Requirement A:
From the corporate art article, copy the passage between "Instead of buying" and "and art programs.", inclusive.
Requirement B:
Name every person mentioned in the corporate art article.
Requirement C:
According to the corporate art article, how many traveling exhibitions does Bank of America currently have?

Extract:
NEW BRUNSWICK, N.J. – Corporate art buying in North American has fallen off since the boom days of the 1970s and 1980s, but even as the economy improves, some companies are buying less art but doing more to put their works out for the public to enjoy.

There are about 1,500 corporations in the world with art collections, with some of the largest held by banks and financial institutions, according to the International Directory of Corporate Art Collections.

Shirley Reiff Howarth, the editor of the directory, said that since 2000, the percentage of collections listed as “ongoing,” or still being added to, has dropped from 55 percent to about 40 percent. Many corporations are limiting new purchases for new buildings, expansions or renovations.

“While the volume of buying has been reduced, educational programs have increased and the collections are used for more than simply enhancing the walls of the company and its image,” Howarth said.

Bank of America, with more than 30,000 artworks created from several mergers, has one of the largest collections in North America.

Instead of buying new art, it focuses on the arts programs it has created, including Art In Our Communities, which has lent fully curated exhibitions to 60 museums worldwide since 2008.

“This is something that resonates with the communities where we [lend] the exhibitions,” said Allen Blevins, who oversees the bank’s collection and art programs.

The Charlotte, N.C.-based company currently has 16 traveling exhibitions, representing 2,500 works. Among them is a show at the Museo del Novecento in Milan of Andy Warhol’s most important silkscreen portfolios.

“The level of appreciation has become more about education,” Howarth said.

Stored data entries:
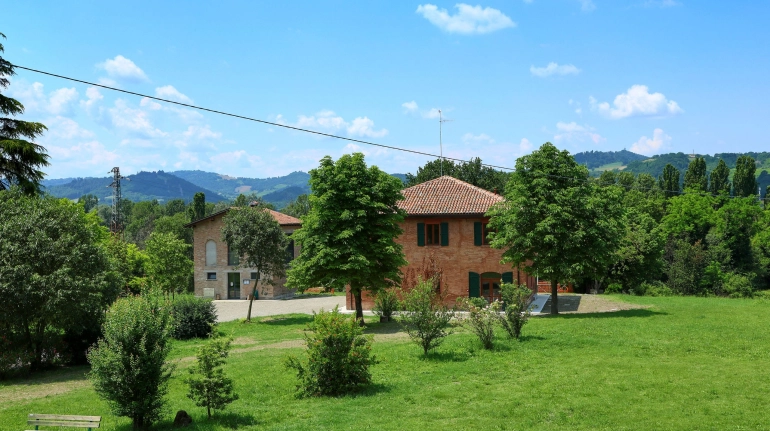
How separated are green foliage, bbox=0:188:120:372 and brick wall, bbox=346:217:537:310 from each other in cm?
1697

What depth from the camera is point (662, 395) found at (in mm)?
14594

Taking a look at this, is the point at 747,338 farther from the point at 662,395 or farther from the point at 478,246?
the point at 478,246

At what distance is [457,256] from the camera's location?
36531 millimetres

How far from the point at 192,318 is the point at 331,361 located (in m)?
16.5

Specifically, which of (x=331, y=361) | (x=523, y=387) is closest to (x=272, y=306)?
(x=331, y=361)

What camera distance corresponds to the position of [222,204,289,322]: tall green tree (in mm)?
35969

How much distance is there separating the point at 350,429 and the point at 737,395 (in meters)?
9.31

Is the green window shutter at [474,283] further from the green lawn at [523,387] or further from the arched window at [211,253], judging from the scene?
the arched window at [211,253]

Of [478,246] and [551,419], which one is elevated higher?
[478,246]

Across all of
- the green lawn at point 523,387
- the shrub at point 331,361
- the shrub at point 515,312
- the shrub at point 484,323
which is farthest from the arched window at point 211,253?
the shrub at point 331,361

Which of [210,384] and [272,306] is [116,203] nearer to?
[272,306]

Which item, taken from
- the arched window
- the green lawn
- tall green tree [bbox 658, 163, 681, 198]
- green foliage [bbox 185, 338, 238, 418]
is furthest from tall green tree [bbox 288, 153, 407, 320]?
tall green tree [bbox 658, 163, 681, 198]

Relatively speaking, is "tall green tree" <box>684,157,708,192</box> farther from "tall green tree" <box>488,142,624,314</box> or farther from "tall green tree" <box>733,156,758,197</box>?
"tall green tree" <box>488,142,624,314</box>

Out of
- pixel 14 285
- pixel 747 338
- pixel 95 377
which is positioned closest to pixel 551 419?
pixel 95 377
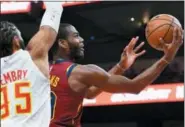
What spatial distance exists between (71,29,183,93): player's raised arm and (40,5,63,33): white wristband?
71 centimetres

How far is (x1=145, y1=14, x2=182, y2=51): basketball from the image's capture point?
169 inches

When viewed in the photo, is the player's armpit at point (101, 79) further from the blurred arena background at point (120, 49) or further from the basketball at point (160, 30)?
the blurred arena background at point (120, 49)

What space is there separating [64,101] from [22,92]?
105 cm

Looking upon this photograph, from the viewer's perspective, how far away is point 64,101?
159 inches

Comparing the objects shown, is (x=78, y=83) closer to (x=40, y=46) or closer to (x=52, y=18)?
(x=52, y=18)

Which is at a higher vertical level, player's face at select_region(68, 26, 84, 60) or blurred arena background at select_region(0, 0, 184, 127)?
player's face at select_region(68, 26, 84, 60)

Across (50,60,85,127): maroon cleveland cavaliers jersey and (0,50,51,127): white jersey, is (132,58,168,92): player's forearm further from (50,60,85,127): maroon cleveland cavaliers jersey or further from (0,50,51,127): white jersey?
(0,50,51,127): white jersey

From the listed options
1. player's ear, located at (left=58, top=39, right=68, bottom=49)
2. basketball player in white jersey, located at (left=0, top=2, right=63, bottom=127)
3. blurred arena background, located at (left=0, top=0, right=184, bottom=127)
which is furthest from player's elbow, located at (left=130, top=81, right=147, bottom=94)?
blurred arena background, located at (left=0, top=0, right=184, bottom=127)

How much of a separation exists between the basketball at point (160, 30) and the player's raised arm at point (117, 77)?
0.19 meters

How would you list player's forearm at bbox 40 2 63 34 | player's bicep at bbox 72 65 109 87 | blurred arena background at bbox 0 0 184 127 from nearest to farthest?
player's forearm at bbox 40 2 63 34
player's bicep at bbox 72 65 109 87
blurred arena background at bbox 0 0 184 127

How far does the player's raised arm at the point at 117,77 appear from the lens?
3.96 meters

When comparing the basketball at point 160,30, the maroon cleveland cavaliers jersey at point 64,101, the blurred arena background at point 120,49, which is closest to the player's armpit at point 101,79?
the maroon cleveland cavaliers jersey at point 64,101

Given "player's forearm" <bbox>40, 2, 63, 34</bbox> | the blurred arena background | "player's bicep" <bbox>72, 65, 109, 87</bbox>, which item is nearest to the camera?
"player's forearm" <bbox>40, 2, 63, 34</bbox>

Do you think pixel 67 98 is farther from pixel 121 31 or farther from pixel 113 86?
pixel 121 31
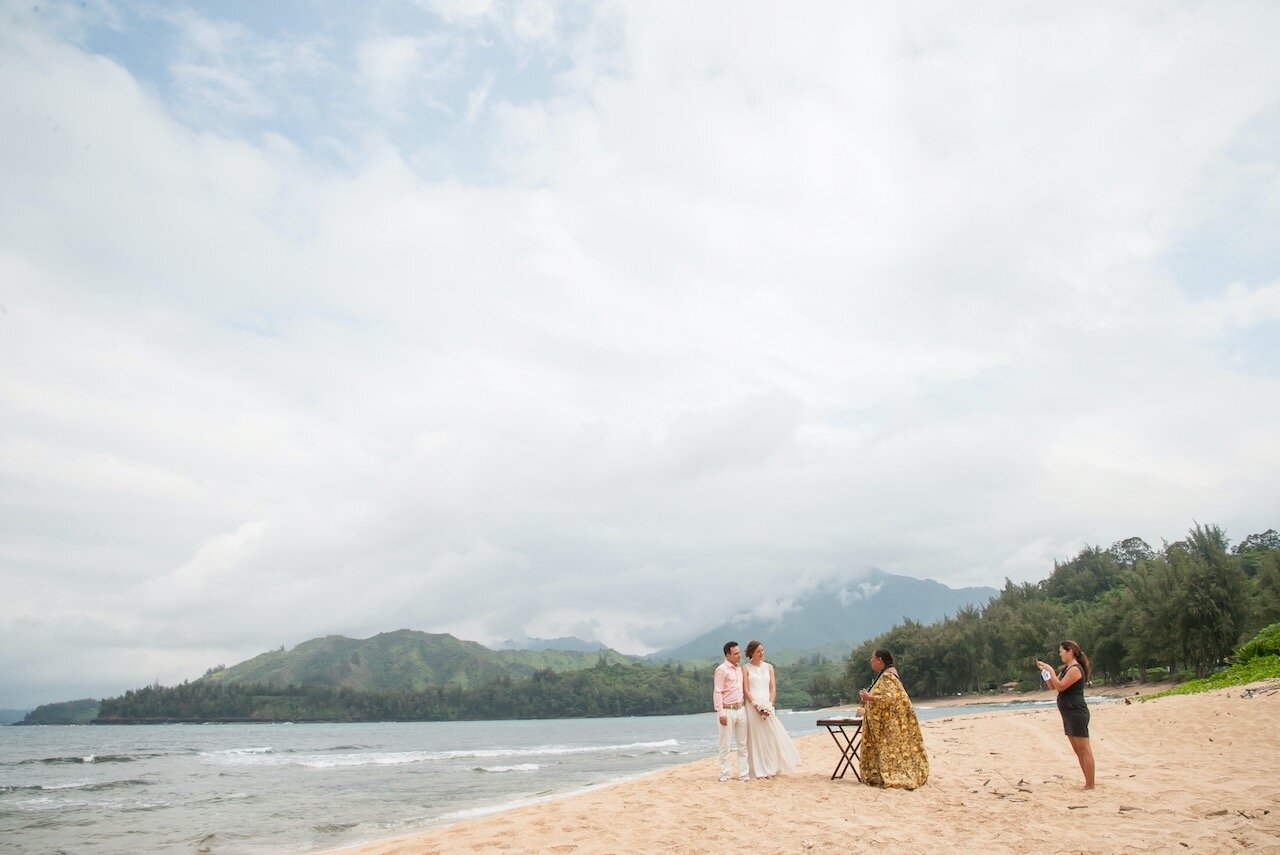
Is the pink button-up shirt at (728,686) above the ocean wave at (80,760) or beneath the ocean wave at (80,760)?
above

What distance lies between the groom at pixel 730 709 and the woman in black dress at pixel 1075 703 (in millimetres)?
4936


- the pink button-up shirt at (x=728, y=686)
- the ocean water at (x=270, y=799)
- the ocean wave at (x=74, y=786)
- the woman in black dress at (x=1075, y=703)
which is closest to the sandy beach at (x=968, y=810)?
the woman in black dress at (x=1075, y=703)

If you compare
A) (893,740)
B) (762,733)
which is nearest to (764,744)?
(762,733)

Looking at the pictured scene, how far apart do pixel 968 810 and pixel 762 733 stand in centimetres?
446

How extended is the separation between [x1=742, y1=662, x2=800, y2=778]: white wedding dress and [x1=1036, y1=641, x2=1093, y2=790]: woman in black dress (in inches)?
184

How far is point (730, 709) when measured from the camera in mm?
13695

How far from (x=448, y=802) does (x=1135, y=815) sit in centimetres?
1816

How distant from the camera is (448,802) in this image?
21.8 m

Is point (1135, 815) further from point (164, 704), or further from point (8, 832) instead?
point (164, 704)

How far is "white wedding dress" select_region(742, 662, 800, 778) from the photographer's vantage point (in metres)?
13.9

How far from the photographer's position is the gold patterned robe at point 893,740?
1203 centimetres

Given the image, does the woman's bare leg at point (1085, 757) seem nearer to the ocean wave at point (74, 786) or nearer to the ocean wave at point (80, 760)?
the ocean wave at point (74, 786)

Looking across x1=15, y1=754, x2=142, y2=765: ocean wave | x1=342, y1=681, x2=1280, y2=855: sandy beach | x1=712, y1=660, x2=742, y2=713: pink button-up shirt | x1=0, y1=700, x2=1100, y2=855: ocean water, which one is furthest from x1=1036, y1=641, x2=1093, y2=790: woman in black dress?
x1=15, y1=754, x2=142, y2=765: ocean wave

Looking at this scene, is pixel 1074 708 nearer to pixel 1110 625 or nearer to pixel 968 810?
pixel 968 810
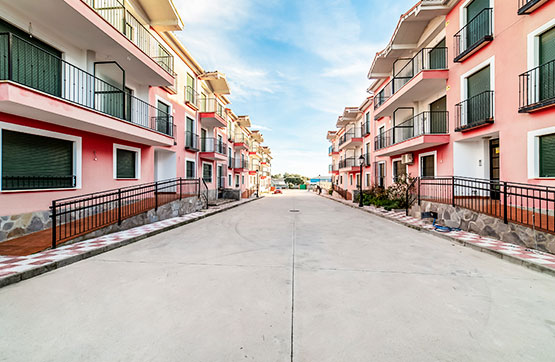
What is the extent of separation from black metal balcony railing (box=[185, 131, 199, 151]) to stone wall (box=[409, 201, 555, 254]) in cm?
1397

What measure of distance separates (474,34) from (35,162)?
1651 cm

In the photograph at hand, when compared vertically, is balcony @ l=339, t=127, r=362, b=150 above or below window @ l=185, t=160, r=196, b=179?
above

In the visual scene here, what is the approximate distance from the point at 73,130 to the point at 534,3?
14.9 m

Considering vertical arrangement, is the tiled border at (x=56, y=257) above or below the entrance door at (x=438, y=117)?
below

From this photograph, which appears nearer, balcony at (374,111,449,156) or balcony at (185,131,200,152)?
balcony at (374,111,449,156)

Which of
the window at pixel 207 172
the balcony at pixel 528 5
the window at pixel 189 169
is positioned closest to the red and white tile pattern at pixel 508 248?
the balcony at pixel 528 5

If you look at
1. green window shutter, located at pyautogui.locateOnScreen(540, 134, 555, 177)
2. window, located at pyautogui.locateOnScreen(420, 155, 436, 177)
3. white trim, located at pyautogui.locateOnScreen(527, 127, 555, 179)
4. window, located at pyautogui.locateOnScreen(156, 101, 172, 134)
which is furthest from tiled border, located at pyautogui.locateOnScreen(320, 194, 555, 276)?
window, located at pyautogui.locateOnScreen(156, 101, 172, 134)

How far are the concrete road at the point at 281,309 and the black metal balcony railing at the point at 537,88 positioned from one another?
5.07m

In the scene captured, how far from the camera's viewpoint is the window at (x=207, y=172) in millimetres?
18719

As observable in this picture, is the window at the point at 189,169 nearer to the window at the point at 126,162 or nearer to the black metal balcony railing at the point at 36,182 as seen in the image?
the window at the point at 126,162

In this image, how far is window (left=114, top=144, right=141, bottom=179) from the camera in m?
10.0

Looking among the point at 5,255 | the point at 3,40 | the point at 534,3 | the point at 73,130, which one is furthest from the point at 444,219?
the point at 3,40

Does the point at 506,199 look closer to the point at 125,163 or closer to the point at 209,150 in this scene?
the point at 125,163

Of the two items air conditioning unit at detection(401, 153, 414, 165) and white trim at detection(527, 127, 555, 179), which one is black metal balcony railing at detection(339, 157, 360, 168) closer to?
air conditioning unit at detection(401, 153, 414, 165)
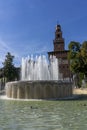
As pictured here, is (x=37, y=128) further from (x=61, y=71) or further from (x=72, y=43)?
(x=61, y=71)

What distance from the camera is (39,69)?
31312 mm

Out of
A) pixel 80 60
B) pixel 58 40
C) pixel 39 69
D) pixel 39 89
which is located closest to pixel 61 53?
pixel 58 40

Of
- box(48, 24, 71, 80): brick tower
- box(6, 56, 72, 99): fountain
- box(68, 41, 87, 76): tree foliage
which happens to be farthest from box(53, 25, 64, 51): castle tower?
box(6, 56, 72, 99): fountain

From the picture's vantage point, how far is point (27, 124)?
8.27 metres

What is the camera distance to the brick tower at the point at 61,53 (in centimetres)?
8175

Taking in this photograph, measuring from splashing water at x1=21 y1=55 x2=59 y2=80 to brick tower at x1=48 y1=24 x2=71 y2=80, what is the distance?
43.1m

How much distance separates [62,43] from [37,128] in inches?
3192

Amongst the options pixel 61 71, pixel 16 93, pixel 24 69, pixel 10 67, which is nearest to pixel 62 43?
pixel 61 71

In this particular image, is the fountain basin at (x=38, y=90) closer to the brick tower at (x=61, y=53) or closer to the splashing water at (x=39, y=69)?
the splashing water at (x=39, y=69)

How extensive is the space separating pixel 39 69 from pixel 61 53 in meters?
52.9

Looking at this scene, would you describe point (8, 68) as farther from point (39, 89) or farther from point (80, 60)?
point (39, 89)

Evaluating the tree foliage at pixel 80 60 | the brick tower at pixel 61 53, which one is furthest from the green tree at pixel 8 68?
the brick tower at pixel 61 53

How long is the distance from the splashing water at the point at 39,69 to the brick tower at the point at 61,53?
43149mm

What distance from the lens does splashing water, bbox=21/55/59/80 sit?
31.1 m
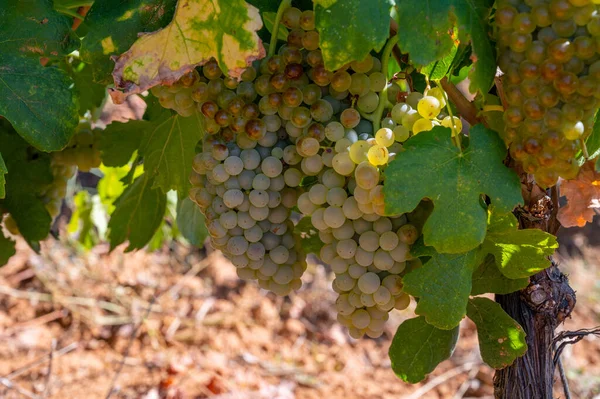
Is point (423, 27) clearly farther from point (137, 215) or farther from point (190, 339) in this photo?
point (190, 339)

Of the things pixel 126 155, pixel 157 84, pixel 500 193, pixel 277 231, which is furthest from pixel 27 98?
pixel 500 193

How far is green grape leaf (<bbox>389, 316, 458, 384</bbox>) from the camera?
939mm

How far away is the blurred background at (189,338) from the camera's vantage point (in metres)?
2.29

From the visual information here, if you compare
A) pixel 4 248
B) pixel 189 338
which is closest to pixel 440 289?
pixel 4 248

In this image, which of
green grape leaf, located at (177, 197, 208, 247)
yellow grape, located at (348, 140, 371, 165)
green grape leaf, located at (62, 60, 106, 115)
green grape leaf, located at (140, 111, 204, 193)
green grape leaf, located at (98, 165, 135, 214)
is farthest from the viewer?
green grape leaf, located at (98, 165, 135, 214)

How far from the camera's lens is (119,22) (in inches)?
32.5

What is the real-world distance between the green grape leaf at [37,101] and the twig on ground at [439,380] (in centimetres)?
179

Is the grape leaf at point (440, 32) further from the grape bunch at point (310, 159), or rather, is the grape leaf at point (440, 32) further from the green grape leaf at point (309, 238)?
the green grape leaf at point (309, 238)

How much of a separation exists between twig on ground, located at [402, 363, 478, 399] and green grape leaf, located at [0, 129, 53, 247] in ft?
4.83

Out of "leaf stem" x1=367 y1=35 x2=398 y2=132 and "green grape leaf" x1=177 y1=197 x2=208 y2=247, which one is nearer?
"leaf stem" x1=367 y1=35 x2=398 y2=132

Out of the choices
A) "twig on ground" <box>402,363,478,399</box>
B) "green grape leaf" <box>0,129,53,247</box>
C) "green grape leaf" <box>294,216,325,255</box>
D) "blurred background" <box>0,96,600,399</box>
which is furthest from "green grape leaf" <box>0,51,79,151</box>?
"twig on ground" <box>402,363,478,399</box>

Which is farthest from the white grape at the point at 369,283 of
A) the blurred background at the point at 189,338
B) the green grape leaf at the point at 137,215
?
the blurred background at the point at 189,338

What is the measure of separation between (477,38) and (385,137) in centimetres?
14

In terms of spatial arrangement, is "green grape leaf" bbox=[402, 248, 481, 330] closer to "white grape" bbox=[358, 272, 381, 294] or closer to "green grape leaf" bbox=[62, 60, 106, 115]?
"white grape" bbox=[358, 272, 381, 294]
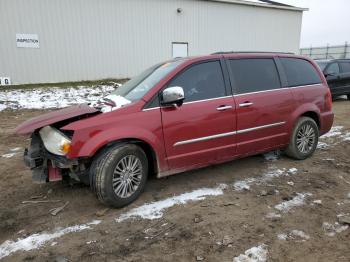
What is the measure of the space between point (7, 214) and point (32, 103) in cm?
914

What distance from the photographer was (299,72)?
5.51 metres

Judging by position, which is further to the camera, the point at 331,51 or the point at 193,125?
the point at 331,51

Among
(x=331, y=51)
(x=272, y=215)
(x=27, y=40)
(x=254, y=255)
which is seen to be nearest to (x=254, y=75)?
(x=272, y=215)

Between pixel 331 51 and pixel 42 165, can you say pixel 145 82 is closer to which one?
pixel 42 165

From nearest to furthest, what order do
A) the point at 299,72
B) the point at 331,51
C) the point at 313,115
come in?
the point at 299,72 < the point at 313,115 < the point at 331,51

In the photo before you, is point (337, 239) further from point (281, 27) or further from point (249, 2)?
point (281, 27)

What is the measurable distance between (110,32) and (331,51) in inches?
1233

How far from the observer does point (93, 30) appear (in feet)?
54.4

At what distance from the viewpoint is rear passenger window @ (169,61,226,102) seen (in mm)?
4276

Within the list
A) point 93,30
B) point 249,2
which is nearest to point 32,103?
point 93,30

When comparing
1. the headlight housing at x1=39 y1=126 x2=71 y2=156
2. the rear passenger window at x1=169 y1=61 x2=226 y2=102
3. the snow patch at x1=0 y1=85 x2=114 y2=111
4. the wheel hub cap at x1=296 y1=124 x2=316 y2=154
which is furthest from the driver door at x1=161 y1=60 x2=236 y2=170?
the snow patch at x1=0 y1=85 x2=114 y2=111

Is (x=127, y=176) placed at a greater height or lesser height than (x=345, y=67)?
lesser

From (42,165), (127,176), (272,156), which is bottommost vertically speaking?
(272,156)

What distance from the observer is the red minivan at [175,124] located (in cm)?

Problem solution A:
Instead of buying new art, it focuses on the arts programs it has created, including Art In Our Communities, which has lent fully curated exhibitions to 60 museums worldwide since 2008.

“This is something that resonates with the communities where we [lend] the exhibitions,” said Allen Blevins, who oversees the bank’s collection and art programs.

Problem solution B:
Shirley Reiff Howarth, Allen Blevins, Andy Warhol

Problem solution C:
16, representing 2,500 works.